A running joke in ed policy circles is that everyone works part time for the prolific Rick Hess…but apparently I’ve got a new boss in Matt Yglesias now, too. It’s almost Dickensian, except that he’s the one who wants more about the NYT Magazine Paul Tough article that everyone is chatting and blogging about.
I said that it is the most important education article of the year, and that wasn’t a throwaway line. I think it is. But it is for the exact reason it leaves Matt hungry, it raises more questions than it answers. That’s because we’re in the midst of a very fluid time in education. On the one hand you have the greater performance pressure being put on schools, most visibly through No Child Left Behind but also via a variety of state activities. Similarly you have the pressure of charter schools, which are now numerous enough they can’t be ignored (more on that at this event tomorrow). On the other, you have a very change averse-system and really difficult challenges for educators in these communities, this is not easy work.
In other words, it was important not because it heralded a singular solution but rather because it framed pretty much exactly where the debate is today and the fork in the road where we find ourselves. At a small dinner in LA early last year, Alan Bersin remarked that the American future is being built (or not built) in our cities today. That’s exactly right, the frontier is long closed but the educational frontier is right near the offices of many readers of this blog.
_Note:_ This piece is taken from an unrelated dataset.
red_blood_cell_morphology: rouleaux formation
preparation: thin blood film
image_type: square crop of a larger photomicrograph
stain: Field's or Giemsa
And how that story will turn out is very much up for grabs.
Now, I thought the piece was elegant in that it was about charter schools as the vehicle by which some of this change is happening without just cheerleading for charters. Tough walks through the characteristics of effective high poverty public schools and the schools he focused on are charters. But that’s a function of policy. Because of the inertia, politics, and institutional constraints, charters happen to be the sector that is the leading edge right now. Yet there is nothing magic about them. But right now if you want to change urban schools, charters are a key lever at your disposal because it’s the primary way to create new public schools.
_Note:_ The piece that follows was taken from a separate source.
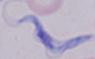

modality = photomicrograph
magnification = 1000x
identification = trypanosome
To the debate about whether schools like the ones Tough describes are scalable, I think that they certainly are more than they have been to date. And again, I don’t think teacher turnover – a key argument against high intensity models – is necessarily always bad. Regardless, the ideas, norms, and pluralism in service provision these schools embody are certainly replicable much more broadly. We define scale too narrowly in this context.
Others have complained that the political analysis was a little simplistic, and sure it was. But, that’s really an entire additional article because educational politics are (a) complicated and (b) counterintuitive to a general reader because it’s not just left-right. And nothing Tough wrote there was outright wrong, it was just not a complete and textured picture.
Finally, I liked with the direction the story pointed at the end. Basically we have an enormous social problem here but whether or not we solve it is hardly out of our hands. However, it requires a pretty fundamental rethinking of how we do things in an industry that has changed little in a half-century despite enormous social, demographic, and labor market changes. That, of course, is why I come to work every day. I think it’s the most interesting problem in social policy. Tough gave the lay reader a window into why that is and what’s possible.
Can’t help but note in closing that some of the funders of the schools Tough profiles are attracted to them precisely because of the promise that they could change how we think about what’s realistic and possible in urban education. And that’s ultimately why I thought the Tough piece was the most important article of the year: It showed that’s happening.